On the other hand, a Stuyvaert cubic SK is a cubic having a pencil of circular polar conics.
In other words, there is a line L (we call the circular line of the cubic) such that the polar conic of each of its points is a circle. These circles are obviously in a same pencil. SK must be a K+ with asymptotes (one only is real) concurring at X and then the polar conic of X must split into the line at infinity and the radical axis of the circles.
The poloconic of the line at infinity splits into two perpendicular lines secant at X which are the bisectors of the circular line L and the orthic line. Recall that this orthic line is the locus of points whose polar conic is a rectangular hyperbola (it would be undefined if the cubic be a K60+ which is not the case here).

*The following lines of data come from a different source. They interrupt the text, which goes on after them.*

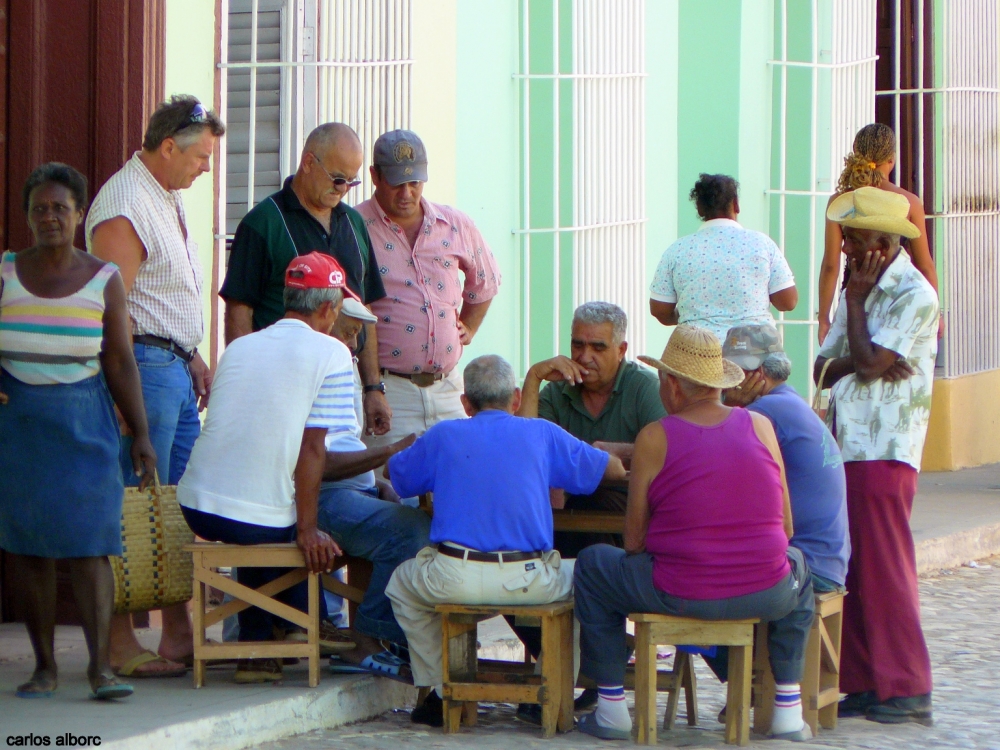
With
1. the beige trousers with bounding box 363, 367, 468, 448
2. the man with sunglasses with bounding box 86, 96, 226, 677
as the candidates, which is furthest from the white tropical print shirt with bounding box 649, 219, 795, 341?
the man with sunglasses with bounding box 86, 96, 226, 677

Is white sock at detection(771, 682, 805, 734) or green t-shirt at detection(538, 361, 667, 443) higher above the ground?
green t-shirt at detection(538, 361, 667, 443)

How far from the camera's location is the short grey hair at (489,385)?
4875 millimetres

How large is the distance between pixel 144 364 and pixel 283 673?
1131 millimetres

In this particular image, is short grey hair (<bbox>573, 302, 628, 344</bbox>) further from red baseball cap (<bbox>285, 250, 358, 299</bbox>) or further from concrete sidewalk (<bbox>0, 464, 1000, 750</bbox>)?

The following table gathers together several examples of these cubics.
P602 =(b-c) (b+c) (2 a^4-2 a^2 b^2+b^4-2 a^2 c^2+c^4) : : , SEARCH=8.660881599853399
P603 = a (a-b-c) (b-c) (2 a^3-2 a^2 b-a b^2+b^3-2 a^2 c+4 a b c-b^2 c-a c^2-b c^2+c^3) : : , SEARCH=19.08170495120384
P628 = (b-c) (-2 a^4+a^2 b^2+b^4+a^2 c^2-2 b^2 c^2+c^4) : : , SEARCH=-2.260132844466736
These points are now X(11123), X(11124), X(11125) in ETC (2016-12-07).